Document segment |
I concur in the motion proposed.

Lord Porter(read by lord wright)


This case raises a question which has been much canvassed during the period beginning with Victoria Railways v. Coutlas, 13 App. Cas. 222, and ending with Hayes v. Harwood [1935], 1 K.B. 146.

The problem to be determined is whether the driver of a vehicle who through his negligence causes physical injury to one person is responsible for any and (if so) what consequent emotional injury to another, at any rate if that emotion results in physical illness, or perhaps it may be put more generally by asking to whom and for what effects of his negligence a tort feasor is liable.

Tasks to carry out |
(a) Answer these questions on the judgment excerpt:
(i) Who read Lord Porter's speech?
(ii) Which case marks the start of the period during which the question was much canvassed?
(iii) According to the problem to be determined, what kind of injury to another person is at issue?
(b) Edit the judgment excerpt from "I concur in" to "1 K.B. 146.", replacing "motion" with "proposal".
(c) Continue the judgment excerpt on negligence liability from the point where it stops.
The listing that comes next is unconnected to the judgment excerpt.

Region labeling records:
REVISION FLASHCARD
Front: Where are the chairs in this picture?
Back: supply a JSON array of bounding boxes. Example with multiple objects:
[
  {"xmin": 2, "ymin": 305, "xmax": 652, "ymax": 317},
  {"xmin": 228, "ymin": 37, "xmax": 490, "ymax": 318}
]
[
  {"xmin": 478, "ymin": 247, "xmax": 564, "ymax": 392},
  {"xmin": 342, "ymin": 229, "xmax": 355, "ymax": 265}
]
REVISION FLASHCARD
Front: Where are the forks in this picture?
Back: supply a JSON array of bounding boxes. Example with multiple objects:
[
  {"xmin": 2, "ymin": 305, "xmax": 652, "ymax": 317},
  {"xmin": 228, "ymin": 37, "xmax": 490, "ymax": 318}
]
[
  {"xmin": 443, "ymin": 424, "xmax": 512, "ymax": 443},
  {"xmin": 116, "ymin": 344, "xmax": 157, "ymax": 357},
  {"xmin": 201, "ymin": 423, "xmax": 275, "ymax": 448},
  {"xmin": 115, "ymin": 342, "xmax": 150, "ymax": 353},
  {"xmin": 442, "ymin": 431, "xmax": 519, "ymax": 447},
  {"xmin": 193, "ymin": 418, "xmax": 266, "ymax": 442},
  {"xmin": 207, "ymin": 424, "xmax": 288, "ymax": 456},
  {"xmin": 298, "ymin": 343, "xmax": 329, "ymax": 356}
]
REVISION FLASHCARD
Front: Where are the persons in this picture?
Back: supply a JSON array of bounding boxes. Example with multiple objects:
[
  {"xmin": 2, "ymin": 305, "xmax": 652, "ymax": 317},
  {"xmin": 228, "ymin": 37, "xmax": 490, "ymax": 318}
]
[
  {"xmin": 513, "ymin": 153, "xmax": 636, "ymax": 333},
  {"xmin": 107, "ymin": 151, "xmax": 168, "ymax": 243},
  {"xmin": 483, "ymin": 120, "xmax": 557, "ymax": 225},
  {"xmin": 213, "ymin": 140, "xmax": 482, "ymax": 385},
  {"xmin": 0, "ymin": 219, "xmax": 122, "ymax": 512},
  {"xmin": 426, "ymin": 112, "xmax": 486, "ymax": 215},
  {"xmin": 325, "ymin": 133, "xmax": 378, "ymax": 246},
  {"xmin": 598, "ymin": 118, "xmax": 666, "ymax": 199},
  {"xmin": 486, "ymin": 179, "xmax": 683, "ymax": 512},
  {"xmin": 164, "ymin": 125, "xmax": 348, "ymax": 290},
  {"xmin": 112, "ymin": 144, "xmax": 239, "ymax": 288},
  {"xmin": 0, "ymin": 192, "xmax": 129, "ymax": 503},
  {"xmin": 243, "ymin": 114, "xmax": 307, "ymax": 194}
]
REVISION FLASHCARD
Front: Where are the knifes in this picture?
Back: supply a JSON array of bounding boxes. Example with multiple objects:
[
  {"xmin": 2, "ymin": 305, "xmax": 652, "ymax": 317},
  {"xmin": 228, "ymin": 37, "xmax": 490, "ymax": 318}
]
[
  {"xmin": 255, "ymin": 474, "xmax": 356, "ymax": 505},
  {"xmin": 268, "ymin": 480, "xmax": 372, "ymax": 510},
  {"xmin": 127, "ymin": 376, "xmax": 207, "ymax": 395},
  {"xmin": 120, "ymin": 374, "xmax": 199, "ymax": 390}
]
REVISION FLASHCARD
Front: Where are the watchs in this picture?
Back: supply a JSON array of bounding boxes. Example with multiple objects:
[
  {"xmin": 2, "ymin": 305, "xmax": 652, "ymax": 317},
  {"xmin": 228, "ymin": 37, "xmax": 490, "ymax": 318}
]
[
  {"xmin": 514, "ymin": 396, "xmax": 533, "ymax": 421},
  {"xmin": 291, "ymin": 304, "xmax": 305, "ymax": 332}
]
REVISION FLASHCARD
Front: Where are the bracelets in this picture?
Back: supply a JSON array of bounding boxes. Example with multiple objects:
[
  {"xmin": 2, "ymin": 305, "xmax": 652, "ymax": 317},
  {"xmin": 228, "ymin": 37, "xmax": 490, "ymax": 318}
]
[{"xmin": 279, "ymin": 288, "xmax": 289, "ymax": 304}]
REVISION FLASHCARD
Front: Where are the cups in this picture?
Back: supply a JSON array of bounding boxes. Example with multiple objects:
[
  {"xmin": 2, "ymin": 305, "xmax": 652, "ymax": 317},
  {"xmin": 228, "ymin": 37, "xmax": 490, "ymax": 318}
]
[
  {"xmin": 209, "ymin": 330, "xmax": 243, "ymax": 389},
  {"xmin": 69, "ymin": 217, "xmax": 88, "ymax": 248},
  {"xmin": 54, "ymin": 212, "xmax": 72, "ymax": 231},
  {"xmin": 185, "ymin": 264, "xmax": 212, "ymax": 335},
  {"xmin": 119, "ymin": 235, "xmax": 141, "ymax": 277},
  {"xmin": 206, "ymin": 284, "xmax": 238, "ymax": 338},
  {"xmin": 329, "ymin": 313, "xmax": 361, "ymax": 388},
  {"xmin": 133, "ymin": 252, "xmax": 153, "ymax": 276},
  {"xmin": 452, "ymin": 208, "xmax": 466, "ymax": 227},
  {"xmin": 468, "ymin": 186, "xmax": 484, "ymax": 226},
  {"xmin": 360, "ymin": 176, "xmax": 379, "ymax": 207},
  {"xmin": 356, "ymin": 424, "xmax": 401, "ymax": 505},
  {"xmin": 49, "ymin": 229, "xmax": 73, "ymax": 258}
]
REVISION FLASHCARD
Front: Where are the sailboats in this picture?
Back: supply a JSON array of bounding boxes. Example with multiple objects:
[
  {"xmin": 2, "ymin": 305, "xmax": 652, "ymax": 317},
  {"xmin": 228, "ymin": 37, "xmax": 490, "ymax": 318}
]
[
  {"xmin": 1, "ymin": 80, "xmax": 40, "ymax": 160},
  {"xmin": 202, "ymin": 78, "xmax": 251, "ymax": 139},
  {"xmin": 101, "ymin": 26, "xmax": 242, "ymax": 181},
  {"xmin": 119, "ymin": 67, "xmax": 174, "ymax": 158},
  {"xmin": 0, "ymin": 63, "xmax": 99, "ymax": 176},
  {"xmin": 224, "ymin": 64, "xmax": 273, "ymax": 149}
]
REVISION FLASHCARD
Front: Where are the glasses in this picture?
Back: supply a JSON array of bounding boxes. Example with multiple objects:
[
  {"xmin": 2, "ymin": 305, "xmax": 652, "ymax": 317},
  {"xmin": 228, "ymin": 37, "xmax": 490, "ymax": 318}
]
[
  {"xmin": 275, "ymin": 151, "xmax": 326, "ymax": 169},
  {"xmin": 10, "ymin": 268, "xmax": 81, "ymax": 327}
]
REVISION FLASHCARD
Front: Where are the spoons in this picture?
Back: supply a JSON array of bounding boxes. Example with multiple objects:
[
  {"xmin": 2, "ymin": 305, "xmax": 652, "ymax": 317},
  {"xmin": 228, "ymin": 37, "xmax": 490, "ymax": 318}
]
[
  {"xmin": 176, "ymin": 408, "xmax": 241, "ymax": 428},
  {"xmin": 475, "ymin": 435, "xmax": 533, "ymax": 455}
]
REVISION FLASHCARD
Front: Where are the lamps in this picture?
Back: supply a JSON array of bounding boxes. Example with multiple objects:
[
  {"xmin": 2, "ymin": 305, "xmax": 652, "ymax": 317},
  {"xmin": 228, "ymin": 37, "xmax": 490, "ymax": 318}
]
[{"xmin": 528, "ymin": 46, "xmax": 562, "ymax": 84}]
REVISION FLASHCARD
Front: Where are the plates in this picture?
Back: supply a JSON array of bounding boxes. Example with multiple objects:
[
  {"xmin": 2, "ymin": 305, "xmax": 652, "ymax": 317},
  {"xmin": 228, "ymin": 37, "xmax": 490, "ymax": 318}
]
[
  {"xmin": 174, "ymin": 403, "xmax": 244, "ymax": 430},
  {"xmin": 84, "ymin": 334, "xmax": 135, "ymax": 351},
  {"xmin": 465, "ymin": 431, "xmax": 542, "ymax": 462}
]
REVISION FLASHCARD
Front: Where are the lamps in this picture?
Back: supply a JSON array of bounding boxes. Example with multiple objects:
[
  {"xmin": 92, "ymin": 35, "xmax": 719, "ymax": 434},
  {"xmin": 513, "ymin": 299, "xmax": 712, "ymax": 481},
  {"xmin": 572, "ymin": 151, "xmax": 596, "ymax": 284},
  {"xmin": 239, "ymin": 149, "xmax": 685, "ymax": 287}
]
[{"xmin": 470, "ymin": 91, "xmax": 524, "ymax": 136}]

Solved tasks |
(a)
(i) Lord Wright
(ii) Victoria Railways v. Coutlas, 13 App. Cas. 222
(iii) Consequent emotional injury, at any rate if that emotion results in physical illness

(b)
I concur in the proposal proposed.

Lord Porter(read by lord wright)


This case raises a question which has been much canvassed during the period beginning with Victoria Railways v. Coutlas, 13 App. Cas. 222, and ending with Hayes v. Harwood [1935], 1 K.B. 146.

(c)
In considering the question it is I think essential to bear in mind the distinction drawn in Polemis v. Furness Withy [1921], 3 K.B. 560; a distinction which is perhaps best expressed in the words of Channell B., taken from Smith v. L and N.W. Railway, L.R. 6 C.P. 14, at p. 21, which are quoted by Scrutton L.J. at p. 574. " Where there is no direct evidence of negligence the " question what a reasonable man might foresee is of importance in " considering the question whether there is evidence for the jury " of negligence or not . . . but when it has been once determined that there is evidence of negligence the person guilty of it is equally liable for its consequences whether he could have foreseen them or not.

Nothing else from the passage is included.